Let \text{mx} = \max(A).
Observe that choosing g = \text{mx} already gives an answer of at least \text{mx} + 1.
This means g \lt \text{mx} + 1 - N can never be optimal: at best we find a subsequence of length N, but even then the sum isn’t exceeding \text{mx}+1.

This means we really only have N possible candidates for g, that being each g \in [\text{mx}-N+1, \text{mx}].

For each g among these, we’d like to know how many elements of A are divisible by it.
To compute this quickly, rather than iterate through every element of the array, we use an idea similar to the sieve of Eratosthenes:

  • Let \text{freq}[x] denote the number of occurrences of x in A.
  • Then, the number of multiples of g in A is given by \text{freq}[g] + \text{freq}[2g] + \text{freq}[3g] + \ldots, where the summation is across all k\cdot g \leq \text{mx}.

The time complexity of this approach can be analyzed in similar fashion to the sieve of Eratosthenes: with g = \text{mx - N + i}, we’ll check at most \left\lfloor \frac{N}{i} \right\rfloor multiples of g, so the number of times we need to look up \text{freq} is bounded by

\sum_{i=1}^N \left\lfloor \frac{N}{i} \right\rfloor = \mathcal{O}(N\log N)

where the logarithmic bound comes from the harmonic series.

The true complexity is \mathcal{O}(N\log N) multiplied by the complexity of looking up \text{freq}, which is:

  • \mathcal{O}(\log N) if you use a map (std::map in C++, TreeMap in Java), or a binary search to count.
  • Expected \mathcal{O}(1) time if you use a hashmap (std::unordered_map or a variant in C++, HashMap in Java, dict or collections.Counter in Python).
  • True \mathcal{O}(1) time if you use an array.
    For this, note that only frequencies of elements within N of \text{mx} matter, so we can pretend these elements are shifted to [0, N] instead and use a normal frequency array.

All three methods should work, though if you use the first and have an extra log it might be close depending on implementation.

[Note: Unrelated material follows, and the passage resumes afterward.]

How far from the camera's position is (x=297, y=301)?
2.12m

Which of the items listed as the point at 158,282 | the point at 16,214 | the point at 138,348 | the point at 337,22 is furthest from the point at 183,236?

\mathcal{O}(N\log N) per testcase.


Editorialist's code (PyPy3)
for _ in range(int(input())):
    n = int(input())
    a = list(map(int, input().split()))

    mx = max(a)
    freq = [0]*(n+1)
    for x in a:
        if mx-x <= n: freq[mx-x] += 1
    ans = mx + freq[0]
    for i in range(n):
        x = mx - i
        if x <= 0: break
        ct = 0
        for y in range(x, mx+1, x):
            ct += freq[mx-y]
        ans = max(ans, x + ct)

well if u’re asking abt the intuiton part it’s basically as in the question we need to maximize f(B) for which we have two options one is increase the M(length) or increase the gcd(B1,B2,…BM) part and to maximize the second part we can just choose a number ‘d’ such a way ‘d’ and it’s factors make up array ‘B’ in that way the gcd(B) is maximized so in that way u just iterate over all possible ‘d’ naive way i mean if u take everything from 1 to 10**9 or so it’s too slow so,think of a way to decrease the search space and u end up with the g E [mx-N+1,mx] part and that’s mostly it.Hope it helps warren.